When you are first infected with CryptoWall it will scan your computer for data files and “encrypt” them using RSA encryption so they are no longer able to be opened. Once the infection has encrypted the files on your computer drives it will open a Notepad window that contains instructions on how to access the CryptoWall Decryption Service where you can pay a ransom to purchase a decryption program. The ransom cost starts at $500 USD and after 7days goes up to $1,000. This ransom must be paid in Bitcoins and sent to a Bitcoin address that changes per infected user.
Will you get your files after pay Ransom?
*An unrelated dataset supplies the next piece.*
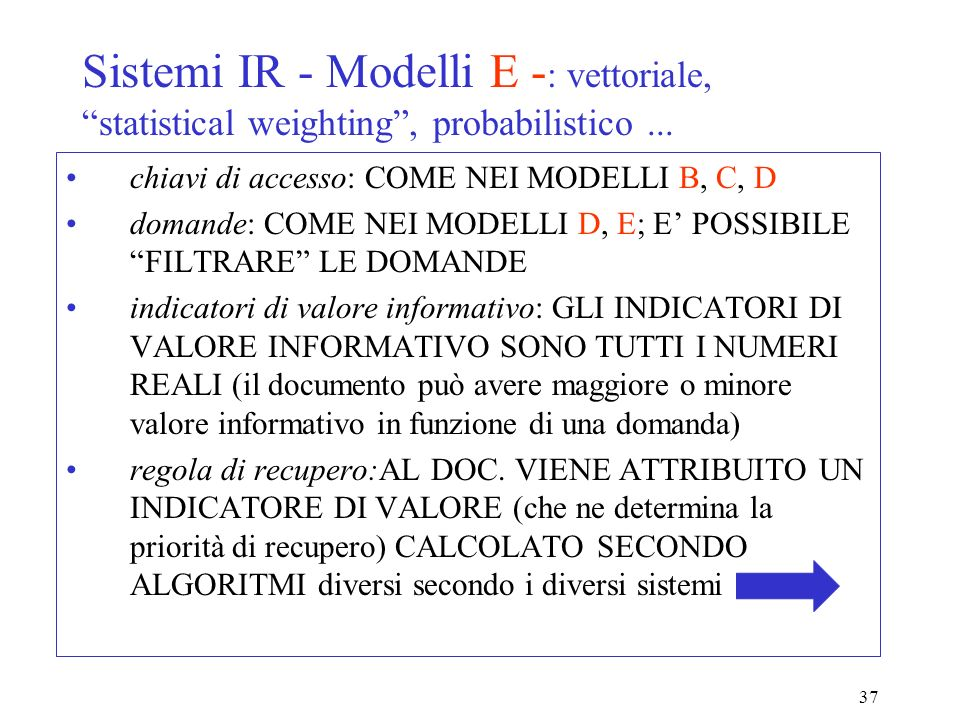 37 Sistemi IR - Modelli E - : vettoriale, statistical weighting, probabilistico...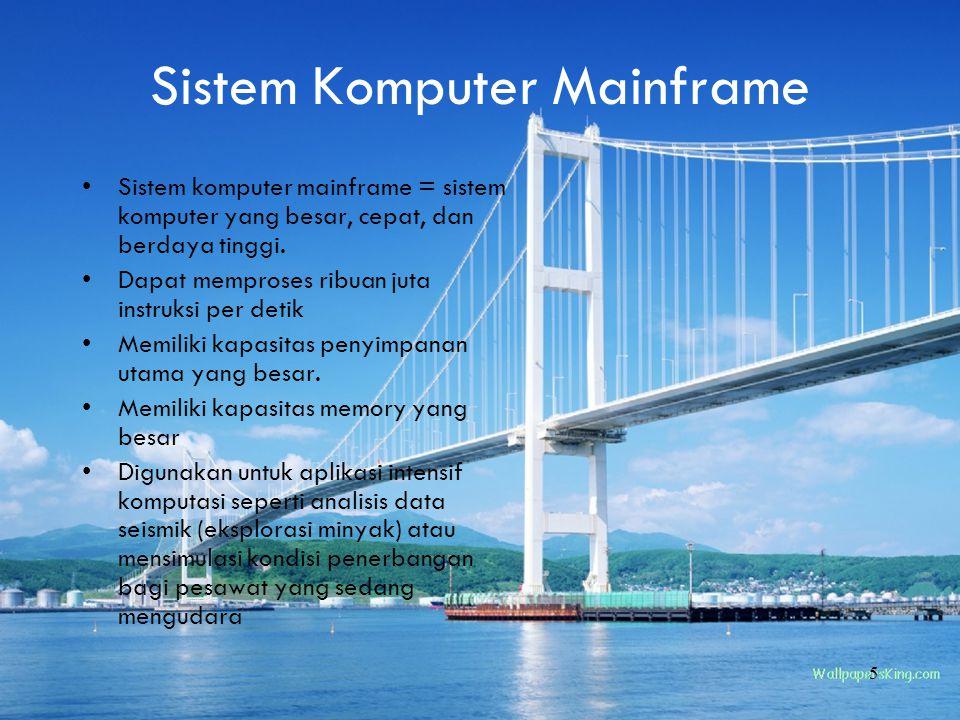 5 Sistem Komputer Mainframe Sistem komputer mainframe = sistem komputer yang besar, cepat, dan berdaya tinggi. Dapat memproses ribuan juta instruksi p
Yes, You will get a de-crypted key and can be use to open your encrypted file.
How to get my data without paying?
Option 1: Best case scenario – You have backed up your data on a regular basis, and now you can use the most recent backup to restore your files.
Option 2: Try to decrypt your files with the help of Kaspersky’s RectorDecryptor.exe and RakhniDecryptor.exe. They might help you in the process but keep in mind that they were not specially designed to encrypt information that was decrypted by this particular ransomware.
Option 3: Shadow Volume Copies
1. Install the Shadow Explorer, which is available with Windows Vista, Windows 7, Windows 8 and Windows XP Service Pack 2.
2. From Shadow Explorer’s drop down menu choose a drive and the latest date you would like to restore information from.